How times have changed.
Modern technology has changed the rules and revolutionised how news is covered, consumed and disseminated. Not only is the formula changing but the model for survival is no longer a cookie-cutter approach. What will happen pivots in part on whether the news industry can move into the more lucrative areas of digital advertising, particularly using consumer data to target ads, persuading major legacy advertisers to also advertise online and moving into new revenue streams.
At last year’s business media luncheon, we focused on the Rise of Digital Media and its Impact on Mainstream Journalism which gave an insight into how quickly the digital media landscape is changing.
This year, Rethinking Media Business Models: Navigating the New Abnormal is appropriate because there is nothing normal about today’s news landscape. You have citizens taking to social media to cover the news themselves, fake news, declining revenues, reduced staff, on-line news and mobile streams competing with traditional media. It’s a minefield to navigate.
A study of advertising in US news by the Pew Research Center’s Project for Excellence in Journalism finds that, currently, even the top news websites in the US have had little success getting advertisers from traditional platforms to move online.
The digital advertising they do get appears to be standard ads that are available across many websites.
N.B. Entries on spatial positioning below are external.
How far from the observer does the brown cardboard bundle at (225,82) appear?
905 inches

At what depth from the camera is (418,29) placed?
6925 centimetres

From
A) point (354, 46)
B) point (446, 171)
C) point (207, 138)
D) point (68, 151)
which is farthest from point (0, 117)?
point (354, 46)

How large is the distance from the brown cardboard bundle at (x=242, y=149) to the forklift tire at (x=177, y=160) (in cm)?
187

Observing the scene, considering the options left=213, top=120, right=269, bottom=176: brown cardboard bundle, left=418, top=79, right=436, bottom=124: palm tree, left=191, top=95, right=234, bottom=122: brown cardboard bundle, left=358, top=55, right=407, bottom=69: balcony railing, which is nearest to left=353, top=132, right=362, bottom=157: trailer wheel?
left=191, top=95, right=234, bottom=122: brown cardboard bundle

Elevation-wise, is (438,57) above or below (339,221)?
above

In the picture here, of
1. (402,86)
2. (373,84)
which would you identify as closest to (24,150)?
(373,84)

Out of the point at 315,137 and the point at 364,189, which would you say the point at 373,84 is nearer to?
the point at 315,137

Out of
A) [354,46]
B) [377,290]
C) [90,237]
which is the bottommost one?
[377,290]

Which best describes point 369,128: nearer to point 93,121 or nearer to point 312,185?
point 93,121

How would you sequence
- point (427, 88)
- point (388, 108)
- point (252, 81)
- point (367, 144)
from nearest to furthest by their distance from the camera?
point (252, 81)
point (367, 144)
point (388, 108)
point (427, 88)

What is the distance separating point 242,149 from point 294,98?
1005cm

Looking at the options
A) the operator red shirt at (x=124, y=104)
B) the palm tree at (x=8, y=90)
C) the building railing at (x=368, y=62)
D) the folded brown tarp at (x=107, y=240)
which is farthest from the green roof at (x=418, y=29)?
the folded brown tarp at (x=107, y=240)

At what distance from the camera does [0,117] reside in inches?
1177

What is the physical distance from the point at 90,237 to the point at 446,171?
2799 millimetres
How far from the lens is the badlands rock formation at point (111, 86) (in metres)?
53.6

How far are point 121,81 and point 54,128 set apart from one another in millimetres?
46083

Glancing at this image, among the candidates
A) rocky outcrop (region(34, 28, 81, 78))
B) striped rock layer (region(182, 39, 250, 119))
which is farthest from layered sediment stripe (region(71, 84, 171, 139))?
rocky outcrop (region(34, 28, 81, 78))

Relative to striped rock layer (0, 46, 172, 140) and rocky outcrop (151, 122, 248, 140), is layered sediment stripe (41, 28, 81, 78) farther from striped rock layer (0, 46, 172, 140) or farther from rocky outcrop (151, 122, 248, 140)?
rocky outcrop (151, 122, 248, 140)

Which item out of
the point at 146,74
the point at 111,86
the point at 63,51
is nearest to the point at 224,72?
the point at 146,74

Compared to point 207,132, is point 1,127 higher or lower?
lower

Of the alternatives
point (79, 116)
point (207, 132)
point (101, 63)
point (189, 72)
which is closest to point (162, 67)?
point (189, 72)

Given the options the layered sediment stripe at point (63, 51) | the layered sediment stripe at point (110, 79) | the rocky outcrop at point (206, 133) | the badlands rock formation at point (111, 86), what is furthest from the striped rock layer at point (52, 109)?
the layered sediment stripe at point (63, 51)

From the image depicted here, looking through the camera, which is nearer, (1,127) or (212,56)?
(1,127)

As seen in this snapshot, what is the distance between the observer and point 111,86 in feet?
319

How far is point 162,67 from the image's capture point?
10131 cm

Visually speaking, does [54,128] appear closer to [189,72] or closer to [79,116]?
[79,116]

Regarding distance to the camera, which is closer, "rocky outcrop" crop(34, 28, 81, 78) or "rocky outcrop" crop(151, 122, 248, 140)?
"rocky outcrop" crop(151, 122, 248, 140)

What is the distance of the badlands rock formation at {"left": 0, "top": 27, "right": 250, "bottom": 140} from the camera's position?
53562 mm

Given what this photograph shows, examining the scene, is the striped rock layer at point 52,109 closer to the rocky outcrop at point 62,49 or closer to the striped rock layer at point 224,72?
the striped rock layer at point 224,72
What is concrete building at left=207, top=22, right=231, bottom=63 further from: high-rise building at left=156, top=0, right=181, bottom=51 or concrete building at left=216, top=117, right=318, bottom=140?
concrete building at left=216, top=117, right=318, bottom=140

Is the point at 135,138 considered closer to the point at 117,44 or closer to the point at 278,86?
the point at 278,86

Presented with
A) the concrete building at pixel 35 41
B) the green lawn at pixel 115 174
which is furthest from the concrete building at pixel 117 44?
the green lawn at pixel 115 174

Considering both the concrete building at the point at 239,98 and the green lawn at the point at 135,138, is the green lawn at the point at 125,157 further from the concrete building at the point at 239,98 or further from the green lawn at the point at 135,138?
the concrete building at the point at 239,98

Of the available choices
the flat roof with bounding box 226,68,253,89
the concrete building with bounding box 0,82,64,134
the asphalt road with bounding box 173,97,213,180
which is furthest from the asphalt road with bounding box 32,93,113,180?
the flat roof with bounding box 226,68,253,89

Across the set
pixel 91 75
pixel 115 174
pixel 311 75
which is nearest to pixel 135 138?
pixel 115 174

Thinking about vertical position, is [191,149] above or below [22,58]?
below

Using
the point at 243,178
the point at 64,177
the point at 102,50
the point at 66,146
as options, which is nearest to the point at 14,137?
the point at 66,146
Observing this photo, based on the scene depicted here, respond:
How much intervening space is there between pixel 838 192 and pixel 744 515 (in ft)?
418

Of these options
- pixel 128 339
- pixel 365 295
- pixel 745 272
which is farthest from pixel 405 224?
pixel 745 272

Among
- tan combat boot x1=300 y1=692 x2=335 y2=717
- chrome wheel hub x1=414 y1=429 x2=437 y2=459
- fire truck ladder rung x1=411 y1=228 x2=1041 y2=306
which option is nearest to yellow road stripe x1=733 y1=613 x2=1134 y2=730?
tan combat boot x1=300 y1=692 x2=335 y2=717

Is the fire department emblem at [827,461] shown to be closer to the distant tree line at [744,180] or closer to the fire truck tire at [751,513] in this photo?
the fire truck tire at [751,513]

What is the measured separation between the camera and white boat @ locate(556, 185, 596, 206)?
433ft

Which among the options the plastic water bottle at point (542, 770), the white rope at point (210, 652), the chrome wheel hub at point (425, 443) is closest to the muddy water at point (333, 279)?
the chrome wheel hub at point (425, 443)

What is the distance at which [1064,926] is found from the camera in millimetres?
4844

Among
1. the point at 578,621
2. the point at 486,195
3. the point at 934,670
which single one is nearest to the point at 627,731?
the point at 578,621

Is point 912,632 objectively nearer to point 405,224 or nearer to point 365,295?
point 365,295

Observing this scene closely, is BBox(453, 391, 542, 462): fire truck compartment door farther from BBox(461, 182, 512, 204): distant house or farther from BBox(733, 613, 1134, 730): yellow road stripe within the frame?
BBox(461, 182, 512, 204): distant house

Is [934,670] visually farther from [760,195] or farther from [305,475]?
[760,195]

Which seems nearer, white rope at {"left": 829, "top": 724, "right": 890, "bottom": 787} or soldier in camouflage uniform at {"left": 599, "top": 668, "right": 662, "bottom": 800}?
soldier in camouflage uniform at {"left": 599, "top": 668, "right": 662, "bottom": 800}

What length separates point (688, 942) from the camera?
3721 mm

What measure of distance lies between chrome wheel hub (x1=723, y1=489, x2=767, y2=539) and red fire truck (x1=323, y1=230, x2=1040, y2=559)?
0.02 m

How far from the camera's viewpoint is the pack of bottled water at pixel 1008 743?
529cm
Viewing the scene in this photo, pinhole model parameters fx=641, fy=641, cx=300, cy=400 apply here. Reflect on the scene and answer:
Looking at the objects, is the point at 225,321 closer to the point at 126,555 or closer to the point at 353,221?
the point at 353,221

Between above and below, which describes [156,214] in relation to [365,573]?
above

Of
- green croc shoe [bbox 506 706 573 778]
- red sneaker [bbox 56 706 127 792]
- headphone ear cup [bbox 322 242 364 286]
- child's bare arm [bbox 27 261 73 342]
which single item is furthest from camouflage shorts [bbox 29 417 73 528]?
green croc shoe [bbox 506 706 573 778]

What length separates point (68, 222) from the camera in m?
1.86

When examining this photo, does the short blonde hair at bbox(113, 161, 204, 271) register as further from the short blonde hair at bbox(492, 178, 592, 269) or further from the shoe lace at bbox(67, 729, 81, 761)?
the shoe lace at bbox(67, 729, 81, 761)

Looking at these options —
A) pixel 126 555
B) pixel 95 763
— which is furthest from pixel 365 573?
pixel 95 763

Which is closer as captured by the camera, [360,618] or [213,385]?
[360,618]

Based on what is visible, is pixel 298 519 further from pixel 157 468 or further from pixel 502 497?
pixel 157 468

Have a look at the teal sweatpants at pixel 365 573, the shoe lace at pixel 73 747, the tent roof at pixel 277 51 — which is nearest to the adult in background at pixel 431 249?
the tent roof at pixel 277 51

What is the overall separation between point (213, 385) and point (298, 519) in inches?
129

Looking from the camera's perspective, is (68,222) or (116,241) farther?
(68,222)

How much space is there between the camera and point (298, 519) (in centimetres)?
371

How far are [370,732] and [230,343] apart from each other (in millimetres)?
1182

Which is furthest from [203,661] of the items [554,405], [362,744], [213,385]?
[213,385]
And with only a handful of exceptions, the ads on news sites tend not to be targeted based on the interests of users, the strategy that many experts consider key to the future of digital revenue.
Overall, the analysis finds that while news organisations have tried to persuade their advertisers to buy space across multiple platforms, there was little evidence that they had succeeded. The kinds of products and services being advertised online were quite different from legacy platforms. So where does that leave us?
The fact is media houses are grappling with the reality that they either adapt, evolve or face extinction. One thing is certain, there is no magic digital carpet to ride.
Like it or not, digital and social media transformed the way journalists work.
There is no denying the speed, immediacy, consumption and audience reach which digital and social media are driving. But the idea that traditional newspapers or the traditional mission of newspapers is becoming archaic is incorrect.
What does all this mean for our mainstream media? You still need to manage costs, grow revenue and profits, and deliver and package content that keeps your audience engaged. And all this while maintaining your credibility.
Never before in human history has so much information been available to so many people, so quickly.
People crave information, it is human nature and our democracy thrives on it. But it’s fair to ask what kind of information. What role will media play in its dissemination? Can legacy media adapt so that legacy doesn’t come to mean extinct?